## Stated goal
Reproduce word for word the passage of the sausage and shrimp recipe post below, beginning at "Thursday, August 8, 2013" and stopping after "bon temps rouler!".

Thursday, August 8, 2013

Adouille Sausage + Shrimp over Cheesy grits

Have I mentioned how much I love finding reduced price meat? It is such a great way to stock up on your frozen meats, especially for the single people out there. Think about it, the meat is usually half off (if not more), so you can get at least twice. With the way my grocery store does it, I can usually get a pound or two of meat for around $2-3. Score! At any rate, I was able to get some great Adouille sausage dirt-cheap the other day, hence this recipe. You can make this dish as spicy as you'd like, and if you're not adventerous enough to try the grits, you can use rice instead (I may judge you a little, though). This is a nod to growing up near Cajun country! Laissez les bon temps rouler!

Records in a dataset
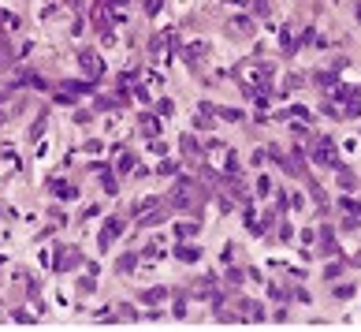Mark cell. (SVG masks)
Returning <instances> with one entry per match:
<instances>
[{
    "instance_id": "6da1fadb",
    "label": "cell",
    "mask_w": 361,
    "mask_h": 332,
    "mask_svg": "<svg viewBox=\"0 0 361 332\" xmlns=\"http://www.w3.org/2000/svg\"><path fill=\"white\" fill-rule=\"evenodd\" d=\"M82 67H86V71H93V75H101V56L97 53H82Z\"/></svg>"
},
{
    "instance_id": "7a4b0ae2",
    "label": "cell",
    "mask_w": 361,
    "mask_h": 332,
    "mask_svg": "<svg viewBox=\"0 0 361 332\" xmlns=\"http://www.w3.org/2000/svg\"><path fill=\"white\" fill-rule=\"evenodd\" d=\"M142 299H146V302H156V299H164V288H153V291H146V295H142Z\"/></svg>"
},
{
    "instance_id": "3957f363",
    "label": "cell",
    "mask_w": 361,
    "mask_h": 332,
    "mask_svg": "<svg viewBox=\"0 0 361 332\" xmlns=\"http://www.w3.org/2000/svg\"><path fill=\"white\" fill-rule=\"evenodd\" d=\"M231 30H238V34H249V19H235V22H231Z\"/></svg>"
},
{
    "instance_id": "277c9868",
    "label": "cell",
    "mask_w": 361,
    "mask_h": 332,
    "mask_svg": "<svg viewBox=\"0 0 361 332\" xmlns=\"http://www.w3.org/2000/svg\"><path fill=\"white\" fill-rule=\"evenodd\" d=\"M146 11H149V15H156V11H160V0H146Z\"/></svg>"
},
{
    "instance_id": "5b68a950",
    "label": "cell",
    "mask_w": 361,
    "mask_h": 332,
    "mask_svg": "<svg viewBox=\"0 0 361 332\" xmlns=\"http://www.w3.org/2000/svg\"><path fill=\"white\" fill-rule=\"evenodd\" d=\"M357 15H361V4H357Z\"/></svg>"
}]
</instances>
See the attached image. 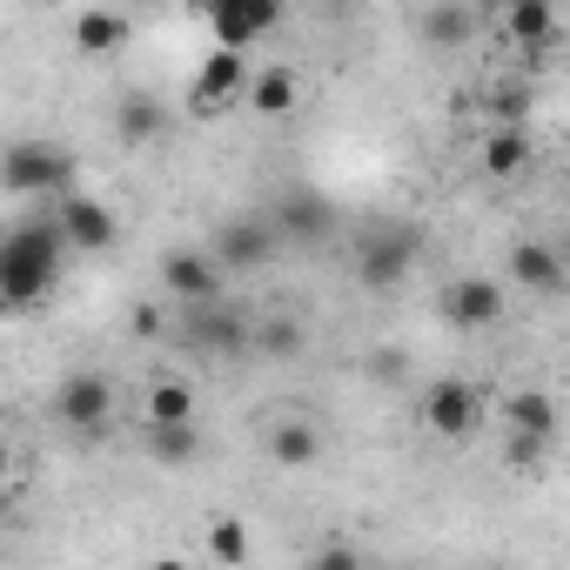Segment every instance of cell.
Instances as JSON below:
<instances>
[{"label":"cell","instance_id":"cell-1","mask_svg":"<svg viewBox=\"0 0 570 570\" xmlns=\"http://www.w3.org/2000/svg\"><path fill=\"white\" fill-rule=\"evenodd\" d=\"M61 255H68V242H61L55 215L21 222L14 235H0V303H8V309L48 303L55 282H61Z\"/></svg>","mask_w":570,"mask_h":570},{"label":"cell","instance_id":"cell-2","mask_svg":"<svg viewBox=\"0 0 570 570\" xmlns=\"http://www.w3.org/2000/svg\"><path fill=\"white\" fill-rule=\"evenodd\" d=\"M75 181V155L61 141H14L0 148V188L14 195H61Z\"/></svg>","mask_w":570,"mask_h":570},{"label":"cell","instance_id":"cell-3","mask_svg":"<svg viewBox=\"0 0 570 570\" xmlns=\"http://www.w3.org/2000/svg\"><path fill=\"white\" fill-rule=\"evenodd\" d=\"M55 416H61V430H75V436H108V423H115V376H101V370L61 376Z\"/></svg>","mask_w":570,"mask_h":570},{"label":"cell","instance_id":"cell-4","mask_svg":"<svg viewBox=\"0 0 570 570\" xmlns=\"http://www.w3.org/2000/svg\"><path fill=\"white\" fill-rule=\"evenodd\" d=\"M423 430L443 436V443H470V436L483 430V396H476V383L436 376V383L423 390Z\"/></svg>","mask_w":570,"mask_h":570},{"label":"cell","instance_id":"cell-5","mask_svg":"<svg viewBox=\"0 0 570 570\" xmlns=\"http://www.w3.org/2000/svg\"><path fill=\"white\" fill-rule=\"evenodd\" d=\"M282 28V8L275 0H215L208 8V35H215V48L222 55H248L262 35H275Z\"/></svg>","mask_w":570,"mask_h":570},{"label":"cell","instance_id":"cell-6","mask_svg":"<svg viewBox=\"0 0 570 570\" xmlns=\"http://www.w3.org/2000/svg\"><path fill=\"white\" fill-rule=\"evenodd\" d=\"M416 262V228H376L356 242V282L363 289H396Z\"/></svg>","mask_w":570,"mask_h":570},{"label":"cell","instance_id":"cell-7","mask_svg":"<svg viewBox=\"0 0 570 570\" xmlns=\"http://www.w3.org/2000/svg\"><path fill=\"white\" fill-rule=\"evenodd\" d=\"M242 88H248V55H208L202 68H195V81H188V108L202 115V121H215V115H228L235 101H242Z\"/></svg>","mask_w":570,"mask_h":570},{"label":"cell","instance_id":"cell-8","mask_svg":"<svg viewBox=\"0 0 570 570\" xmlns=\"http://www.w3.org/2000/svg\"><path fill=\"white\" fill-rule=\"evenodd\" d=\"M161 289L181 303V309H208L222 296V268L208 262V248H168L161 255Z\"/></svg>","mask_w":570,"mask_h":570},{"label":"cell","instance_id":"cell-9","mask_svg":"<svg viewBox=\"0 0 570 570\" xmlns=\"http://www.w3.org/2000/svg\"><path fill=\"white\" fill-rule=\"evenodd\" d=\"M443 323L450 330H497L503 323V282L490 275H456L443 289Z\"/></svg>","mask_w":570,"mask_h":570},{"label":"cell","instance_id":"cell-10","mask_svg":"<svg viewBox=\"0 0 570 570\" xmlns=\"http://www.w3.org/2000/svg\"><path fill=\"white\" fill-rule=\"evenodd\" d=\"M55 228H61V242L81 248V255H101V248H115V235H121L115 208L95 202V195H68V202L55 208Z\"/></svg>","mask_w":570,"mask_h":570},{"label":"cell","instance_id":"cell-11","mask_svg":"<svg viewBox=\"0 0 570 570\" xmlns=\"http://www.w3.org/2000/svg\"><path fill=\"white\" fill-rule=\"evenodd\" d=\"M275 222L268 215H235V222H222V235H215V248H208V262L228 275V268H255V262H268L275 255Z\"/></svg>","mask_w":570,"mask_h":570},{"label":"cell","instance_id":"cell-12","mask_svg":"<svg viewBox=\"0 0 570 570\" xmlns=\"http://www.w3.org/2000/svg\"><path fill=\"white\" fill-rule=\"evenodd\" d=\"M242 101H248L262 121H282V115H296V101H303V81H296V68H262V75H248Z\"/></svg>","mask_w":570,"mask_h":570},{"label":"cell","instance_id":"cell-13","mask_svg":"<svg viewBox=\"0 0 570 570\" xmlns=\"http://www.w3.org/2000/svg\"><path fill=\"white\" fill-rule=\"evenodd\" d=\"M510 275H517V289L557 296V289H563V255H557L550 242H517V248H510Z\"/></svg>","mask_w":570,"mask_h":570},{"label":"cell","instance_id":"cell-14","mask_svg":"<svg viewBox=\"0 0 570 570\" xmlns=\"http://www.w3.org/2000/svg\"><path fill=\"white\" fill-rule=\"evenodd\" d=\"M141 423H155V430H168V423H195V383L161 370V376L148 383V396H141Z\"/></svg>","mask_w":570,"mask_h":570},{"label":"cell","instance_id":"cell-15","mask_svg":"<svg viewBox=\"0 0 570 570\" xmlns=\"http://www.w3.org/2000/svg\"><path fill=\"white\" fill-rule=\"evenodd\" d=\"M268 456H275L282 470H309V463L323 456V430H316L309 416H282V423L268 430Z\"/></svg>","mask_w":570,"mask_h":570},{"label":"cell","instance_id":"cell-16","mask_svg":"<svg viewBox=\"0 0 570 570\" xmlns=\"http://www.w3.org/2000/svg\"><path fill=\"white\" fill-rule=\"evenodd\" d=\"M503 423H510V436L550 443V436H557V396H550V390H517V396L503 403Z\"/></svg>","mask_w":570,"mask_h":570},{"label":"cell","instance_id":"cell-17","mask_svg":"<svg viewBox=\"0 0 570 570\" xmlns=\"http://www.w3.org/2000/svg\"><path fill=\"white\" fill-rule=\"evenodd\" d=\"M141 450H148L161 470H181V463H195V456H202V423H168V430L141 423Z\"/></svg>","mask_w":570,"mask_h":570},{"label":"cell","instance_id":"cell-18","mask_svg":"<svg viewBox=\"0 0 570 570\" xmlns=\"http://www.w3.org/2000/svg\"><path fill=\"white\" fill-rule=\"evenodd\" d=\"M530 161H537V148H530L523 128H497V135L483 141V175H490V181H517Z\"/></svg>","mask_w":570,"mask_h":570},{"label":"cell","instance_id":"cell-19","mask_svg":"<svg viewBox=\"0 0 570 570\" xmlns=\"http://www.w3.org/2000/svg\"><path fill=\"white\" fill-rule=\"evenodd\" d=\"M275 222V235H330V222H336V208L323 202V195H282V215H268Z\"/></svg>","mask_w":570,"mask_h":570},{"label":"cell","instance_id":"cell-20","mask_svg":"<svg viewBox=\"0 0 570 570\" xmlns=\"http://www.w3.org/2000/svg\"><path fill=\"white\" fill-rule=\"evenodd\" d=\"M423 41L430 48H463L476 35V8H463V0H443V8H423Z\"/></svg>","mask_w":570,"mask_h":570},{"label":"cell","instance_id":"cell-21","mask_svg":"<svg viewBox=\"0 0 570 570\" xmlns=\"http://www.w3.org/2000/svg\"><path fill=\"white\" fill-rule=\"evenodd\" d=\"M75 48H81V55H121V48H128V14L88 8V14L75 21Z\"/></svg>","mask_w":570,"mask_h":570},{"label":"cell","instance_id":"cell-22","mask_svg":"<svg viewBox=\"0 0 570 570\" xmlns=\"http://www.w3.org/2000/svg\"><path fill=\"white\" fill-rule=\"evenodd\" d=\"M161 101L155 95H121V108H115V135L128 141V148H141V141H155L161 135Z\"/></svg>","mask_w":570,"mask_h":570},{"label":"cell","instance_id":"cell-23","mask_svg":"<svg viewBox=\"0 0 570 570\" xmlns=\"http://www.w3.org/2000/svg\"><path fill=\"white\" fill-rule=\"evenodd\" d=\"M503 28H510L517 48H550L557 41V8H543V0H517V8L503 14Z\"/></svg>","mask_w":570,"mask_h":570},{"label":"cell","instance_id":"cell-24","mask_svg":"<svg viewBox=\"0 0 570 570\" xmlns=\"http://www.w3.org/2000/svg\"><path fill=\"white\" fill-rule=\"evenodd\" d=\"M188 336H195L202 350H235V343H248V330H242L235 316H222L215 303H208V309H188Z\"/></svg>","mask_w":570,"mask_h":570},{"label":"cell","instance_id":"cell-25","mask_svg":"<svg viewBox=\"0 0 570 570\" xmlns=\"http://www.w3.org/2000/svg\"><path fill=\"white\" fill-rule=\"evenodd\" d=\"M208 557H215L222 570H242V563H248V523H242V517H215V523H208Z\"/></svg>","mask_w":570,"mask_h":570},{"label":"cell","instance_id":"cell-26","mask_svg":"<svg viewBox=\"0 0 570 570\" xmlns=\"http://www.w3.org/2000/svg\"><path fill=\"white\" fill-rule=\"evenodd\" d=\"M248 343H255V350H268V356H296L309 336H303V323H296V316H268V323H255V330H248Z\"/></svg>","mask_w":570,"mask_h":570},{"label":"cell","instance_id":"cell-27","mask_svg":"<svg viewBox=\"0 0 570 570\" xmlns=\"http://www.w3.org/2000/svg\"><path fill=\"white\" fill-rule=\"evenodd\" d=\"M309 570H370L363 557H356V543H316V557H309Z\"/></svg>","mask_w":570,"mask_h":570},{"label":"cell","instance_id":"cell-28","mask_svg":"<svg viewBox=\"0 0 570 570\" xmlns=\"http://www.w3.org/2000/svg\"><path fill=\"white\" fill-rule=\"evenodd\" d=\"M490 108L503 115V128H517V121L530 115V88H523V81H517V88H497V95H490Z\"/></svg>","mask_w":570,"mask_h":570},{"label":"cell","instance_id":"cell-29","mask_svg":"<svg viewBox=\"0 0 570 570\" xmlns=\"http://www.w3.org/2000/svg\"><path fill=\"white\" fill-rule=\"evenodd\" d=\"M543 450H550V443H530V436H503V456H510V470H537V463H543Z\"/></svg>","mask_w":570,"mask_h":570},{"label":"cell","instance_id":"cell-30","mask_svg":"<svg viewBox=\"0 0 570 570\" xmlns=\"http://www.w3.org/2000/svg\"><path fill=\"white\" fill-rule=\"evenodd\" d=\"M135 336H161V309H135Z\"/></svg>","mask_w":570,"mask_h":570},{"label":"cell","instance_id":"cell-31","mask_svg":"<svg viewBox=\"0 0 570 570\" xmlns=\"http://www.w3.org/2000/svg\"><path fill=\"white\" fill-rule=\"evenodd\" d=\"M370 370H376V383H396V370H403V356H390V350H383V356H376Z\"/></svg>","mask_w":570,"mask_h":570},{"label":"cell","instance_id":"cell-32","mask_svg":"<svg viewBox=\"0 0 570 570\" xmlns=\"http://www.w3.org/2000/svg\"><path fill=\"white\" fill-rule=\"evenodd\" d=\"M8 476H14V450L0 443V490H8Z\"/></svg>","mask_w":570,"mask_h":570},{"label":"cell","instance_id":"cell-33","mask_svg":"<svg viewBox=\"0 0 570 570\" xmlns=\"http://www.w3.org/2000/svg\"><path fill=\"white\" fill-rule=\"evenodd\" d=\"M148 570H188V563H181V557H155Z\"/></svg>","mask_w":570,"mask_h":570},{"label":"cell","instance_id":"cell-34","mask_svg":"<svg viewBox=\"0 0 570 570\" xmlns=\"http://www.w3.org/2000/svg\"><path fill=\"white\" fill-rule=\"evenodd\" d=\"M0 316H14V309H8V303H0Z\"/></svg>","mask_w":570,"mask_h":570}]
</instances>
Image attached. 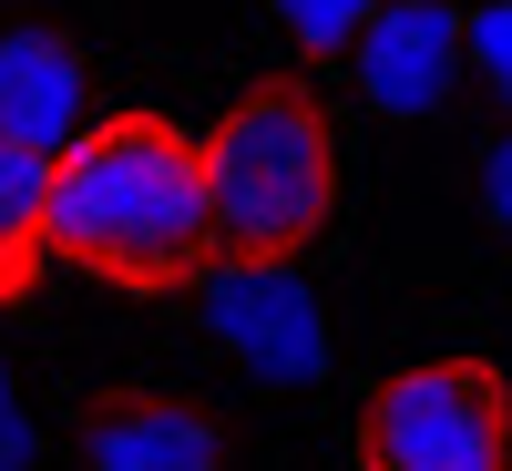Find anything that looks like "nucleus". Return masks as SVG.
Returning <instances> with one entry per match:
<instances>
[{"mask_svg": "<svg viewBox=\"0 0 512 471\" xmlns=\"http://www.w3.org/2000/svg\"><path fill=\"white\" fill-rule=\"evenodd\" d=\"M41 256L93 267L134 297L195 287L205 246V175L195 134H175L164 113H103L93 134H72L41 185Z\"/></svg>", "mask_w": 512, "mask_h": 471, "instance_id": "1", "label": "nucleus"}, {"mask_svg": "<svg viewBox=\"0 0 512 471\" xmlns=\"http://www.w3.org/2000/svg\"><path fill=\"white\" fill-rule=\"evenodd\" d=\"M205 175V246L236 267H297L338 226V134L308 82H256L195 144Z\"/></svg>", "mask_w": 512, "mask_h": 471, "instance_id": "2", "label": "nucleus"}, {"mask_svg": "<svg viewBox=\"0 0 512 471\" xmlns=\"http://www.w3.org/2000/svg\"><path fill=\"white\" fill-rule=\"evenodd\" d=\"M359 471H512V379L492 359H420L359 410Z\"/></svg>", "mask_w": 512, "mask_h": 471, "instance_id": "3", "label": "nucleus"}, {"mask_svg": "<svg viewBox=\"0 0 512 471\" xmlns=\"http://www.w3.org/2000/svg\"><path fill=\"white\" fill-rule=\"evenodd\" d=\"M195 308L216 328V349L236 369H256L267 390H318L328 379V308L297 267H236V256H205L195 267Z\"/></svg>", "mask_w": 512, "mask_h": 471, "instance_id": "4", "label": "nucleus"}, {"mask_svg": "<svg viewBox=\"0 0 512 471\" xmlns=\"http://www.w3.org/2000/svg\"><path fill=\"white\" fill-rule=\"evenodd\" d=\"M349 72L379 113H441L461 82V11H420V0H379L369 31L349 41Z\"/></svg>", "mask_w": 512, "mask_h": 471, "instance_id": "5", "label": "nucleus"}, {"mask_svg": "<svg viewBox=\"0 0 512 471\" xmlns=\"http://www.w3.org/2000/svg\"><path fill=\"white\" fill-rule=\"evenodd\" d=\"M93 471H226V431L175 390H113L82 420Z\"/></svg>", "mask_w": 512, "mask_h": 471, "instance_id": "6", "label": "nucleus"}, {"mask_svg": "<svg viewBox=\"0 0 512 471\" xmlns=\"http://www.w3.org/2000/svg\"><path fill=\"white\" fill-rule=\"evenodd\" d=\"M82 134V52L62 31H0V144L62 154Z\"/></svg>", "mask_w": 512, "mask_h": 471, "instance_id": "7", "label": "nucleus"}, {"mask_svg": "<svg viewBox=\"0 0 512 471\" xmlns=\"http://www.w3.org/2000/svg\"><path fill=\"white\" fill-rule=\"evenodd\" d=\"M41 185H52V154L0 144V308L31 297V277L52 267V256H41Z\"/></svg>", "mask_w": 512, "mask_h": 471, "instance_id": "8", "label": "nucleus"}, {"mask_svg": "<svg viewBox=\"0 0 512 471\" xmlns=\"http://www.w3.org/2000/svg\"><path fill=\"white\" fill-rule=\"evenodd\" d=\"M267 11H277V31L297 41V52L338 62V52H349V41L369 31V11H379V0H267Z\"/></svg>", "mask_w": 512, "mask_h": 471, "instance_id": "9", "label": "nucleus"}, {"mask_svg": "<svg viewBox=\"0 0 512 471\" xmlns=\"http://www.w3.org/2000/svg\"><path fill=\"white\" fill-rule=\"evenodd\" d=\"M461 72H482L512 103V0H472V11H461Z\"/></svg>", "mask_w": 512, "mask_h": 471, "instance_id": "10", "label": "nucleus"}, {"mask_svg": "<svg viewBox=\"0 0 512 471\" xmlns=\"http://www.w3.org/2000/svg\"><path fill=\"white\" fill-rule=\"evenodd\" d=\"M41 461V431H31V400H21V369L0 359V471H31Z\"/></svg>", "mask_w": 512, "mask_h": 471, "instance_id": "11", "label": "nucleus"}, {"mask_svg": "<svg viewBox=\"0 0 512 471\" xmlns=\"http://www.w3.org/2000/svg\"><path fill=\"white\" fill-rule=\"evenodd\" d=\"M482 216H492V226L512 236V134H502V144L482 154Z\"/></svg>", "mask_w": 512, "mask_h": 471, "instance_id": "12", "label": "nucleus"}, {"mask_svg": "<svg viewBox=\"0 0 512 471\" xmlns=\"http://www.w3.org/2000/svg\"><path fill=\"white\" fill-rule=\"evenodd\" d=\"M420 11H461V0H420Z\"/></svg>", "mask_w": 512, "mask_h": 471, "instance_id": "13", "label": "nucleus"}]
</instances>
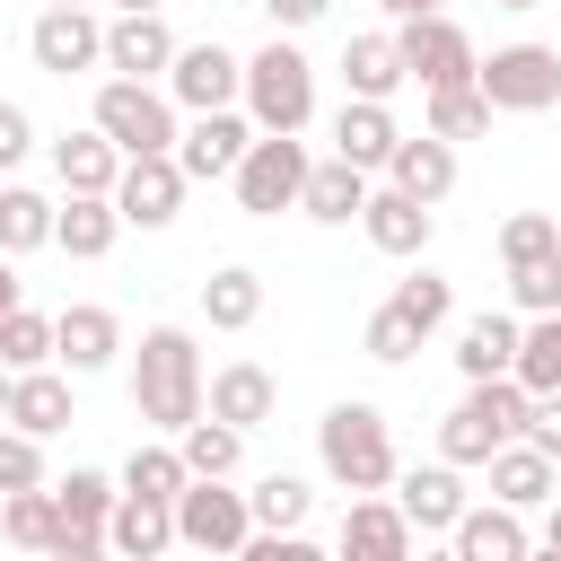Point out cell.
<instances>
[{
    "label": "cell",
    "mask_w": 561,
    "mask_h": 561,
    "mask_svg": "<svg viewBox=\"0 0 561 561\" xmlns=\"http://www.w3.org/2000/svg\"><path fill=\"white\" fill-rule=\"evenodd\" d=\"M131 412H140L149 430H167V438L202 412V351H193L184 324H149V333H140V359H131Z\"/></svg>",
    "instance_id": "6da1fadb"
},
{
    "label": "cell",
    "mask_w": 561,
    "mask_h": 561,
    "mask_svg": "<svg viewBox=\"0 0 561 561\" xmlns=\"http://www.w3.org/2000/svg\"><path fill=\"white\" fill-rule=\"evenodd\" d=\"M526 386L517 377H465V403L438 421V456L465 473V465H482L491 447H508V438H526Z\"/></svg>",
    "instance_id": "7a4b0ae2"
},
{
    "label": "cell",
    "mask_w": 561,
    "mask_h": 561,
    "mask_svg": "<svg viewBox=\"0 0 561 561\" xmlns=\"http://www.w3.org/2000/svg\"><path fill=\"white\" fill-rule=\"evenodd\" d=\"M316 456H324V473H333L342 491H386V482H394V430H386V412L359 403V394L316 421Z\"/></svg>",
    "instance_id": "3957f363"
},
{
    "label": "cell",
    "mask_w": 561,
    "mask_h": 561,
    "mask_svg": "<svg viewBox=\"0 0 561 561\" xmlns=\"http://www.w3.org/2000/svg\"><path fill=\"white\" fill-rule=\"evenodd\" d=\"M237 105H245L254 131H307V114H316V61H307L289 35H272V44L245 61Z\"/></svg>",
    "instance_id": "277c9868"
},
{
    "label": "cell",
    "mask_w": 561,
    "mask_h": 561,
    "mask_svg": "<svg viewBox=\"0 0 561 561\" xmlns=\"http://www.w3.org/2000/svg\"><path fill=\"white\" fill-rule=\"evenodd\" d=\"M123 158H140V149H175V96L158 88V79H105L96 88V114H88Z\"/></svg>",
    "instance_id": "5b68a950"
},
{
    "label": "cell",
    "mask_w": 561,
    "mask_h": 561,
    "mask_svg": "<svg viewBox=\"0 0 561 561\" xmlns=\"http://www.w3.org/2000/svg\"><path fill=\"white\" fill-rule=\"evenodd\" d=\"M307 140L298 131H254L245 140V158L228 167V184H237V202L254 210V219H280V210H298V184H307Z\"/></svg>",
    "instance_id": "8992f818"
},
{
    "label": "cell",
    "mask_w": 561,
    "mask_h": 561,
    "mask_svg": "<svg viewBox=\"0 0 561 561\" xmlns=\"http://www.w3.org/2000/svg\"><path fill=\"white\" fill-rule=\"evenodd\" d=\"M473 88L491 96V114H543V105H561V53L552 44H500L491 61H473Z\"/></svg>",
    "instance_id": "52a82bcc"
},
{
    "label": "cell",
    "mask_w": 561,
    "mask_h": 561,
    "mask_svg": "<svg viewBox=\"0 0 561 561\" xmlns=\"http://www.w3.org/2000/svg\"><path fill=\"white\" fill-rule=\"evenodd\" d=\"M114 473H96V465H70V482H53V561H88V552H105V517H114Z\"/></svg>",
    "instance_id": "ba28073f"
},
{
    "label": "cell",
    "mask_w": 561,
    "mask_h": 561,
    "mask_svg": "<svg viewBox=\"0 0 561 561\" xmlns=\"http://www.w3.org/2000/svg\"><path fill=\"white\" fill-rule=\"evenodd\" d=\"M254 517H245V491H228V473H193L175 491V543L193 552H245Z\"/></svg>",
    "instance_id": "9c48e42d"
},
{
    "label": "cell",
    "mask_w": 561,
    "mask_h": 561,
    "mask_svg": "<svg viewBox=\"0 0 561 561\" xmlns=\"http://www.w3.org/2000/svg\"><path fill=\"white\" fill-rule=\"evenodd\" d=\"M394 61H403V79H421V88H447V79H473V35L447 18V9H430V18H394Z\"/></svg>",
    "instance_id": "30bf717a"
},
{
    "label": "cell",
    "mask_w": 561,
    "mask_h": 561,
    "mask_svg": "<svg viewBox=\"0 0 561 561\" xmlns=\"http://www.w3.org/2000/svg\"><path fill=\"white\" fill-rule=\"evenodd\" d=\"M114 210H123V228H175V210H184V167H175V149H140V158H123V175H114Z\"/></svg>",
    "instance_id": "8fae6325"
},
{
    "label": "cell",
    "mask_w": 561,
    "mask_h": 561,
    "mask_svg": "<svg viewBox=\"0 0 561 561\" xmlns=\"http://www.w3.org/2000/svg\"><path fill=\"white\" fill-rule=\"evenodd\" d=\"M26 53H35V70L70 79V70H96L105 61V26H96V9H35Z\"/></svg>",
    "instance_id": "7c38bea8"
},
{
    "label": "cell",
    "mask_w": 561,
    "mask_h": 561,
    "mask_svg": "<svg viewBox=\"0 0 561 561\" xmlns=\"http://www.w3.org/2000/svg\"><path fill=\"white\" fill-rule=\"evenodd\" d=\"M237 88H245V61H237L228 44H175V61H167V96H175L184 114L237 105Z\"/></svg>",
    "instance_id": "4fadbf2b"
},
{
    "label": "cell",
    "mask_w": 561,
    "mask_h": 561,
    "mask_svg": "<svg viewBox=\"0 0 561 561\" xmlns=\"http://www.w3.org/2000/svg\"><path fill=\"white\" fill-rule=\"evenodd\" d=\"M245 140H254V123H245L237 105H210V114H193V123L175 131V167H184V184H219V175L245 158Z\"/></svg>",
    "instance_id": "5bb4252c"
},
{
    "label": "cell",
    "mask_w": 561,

## Answer to the task
Thursday, August 8, 2013

Adouille Sausage + Shrimp over Cheesy grits

Have I mentioned how much I love finding reduced price meat? It is such a great way to stock up on your frozen meats, especially for the single people out there. Think about it, the meat is usually half off (if not more), so you can get at least twice. With the way my grocery store does it, I can usually get a pound or two of meat for around $2-3. Score! At any rate, I was able to get some great Adouille sausage dirt-cheap the other day, hence this recipe. You can make this dish as spicy as you'd like, and if you're not adventerous enough to try the grits, you can use rice instead (I may judge you a little, though). This is a nod to growing up near Cajun country! Laissez les bon temps rouler!